EXERCISE AIM: Every line below that has the word "Vietnam" counts once; report how many lines that makes, with no other words.

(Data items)
|---|

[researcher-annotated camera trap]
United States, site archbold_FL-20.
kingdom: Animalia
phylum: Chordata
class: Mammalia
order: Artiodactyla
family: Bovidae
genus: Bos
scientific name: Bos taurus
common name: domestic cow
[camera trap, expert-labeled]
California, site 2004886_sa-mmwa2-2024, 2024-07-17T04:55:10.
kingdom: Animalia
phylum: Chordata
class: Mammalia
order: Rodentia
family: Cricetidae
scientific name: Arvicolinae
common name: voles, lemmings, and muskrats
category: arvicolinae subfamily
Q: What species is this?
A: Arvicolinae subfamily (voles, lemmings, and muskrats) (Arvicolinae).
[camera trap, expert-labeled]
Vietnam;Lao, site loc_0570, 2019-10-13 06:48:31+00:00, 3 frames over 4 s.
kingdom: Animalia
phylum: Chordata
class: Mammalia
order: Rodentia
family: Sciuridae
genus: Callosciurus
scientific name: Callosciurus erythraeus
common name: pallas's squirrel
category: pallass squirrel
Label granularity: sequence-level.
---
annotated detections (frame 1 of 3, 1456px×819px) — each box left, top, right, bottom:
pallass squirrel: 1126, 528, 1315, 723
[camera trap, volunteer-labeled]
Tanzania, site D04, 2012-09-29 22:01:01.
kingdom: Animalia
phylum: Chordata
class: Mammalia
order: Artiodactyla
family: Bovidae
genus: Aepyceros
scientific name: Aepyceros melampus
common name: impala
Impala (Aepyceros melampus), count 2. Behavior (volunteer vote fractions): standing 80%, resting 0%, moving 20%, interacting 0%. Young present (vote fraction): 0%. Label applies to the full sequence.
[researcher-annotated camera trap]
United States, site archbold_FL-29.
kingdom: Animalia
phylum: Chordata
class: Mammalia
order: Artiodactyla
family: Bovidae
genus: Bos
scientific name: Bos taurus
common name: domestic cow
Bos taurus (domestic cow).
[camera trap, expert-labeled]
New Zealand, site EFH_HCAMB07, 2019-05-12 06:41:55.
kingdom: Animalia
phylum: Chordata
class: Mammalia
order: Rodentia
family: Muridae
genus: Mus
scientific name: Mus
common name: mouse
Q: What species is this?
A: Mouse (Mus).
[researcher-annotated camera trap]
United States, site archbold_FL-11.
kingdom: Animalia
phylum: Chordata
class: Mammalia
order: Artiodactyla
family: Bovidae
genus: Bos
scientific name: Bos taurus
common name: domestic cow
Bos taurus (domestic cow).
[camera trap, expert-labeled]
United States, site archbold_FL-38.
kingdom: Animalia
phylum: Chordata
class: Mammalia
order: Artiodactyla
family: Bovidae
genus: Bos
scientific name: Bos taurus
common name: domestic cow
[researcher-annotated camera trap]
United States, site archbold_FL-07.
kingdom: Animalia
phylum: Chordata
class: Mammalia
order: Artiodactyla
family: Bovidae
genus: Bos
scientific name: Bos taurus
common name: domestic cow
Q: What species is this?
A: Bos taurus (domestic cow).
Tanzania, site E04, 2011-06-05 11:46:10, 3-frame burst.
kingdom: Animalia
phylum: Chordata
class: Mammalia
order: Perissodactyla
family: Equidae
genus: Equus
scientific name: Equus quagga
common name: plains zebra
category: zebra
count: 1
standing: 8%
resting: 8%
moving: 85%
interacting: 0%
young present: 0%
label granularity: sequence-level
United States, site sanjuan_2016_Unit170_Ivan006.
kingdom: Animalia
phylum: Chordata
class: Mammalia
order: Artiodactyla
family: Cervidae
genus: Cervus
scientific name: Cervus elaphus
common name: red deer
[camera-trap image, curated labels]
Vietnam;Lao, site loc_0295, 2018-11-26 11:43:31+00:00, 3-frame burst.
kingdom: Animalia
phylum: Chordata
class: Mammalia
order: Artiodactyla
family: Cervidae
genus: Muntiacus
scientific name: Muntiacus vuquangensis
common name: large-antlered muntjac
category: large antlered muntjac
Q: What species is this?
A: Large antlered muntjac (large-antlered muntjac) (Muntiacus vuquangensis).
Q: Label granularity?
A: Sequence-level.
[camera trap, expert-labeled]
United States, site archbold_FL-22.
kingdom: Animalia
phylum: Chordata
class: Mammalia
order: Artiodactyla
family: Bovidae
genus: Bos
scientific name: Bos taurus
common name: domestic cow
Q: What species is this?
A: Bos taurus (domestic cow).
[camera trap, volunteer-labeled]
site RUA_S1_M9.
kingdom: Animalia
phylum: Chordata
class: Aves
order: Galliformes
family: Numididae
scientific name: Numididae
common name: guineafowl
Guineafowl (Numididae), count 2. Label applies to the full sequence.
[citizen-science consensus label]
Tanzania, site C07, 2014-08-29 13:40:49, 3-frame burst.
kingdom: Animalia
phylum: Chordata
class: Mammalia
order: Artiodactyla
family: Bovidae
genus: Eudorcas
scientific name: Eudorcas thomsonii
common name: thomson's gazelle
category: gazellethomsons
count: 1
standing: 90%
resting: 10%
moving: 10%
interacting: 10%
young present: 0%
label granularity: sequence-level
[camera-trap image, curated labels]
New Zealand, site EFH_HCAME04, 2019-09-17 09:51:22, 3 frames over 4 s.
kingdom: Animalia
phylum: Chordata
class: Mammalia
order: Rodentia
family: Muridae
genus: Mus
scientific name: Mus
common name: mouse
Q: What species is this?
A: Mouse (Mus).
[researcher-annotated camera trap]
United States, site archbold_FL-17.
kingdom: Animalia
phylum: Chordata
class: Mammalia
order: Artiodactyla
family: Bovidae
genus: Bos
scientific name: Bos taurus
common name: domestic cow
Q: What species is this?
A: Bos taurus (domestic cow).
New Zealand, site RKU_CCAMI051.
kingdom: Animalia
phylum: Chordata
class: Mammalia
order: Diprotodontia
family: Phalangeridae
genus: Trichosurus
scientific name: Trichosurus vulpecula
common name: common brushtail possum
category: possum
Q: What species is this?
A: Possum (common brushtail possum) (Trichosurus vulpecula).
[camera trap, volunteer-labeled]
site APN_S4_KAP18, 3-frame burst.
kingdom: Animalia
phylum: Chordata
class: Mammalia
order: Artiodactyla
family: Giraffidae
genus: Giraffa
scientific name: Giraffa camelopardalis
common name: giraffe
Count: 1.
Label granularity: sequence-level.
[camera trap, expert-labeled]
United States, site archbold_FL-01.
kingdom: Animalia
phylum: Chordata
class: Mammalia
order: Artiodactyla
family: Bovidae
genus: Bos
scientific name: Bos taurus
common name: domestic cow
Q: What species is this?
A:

|---|

EXERCISE SOLUTION: 2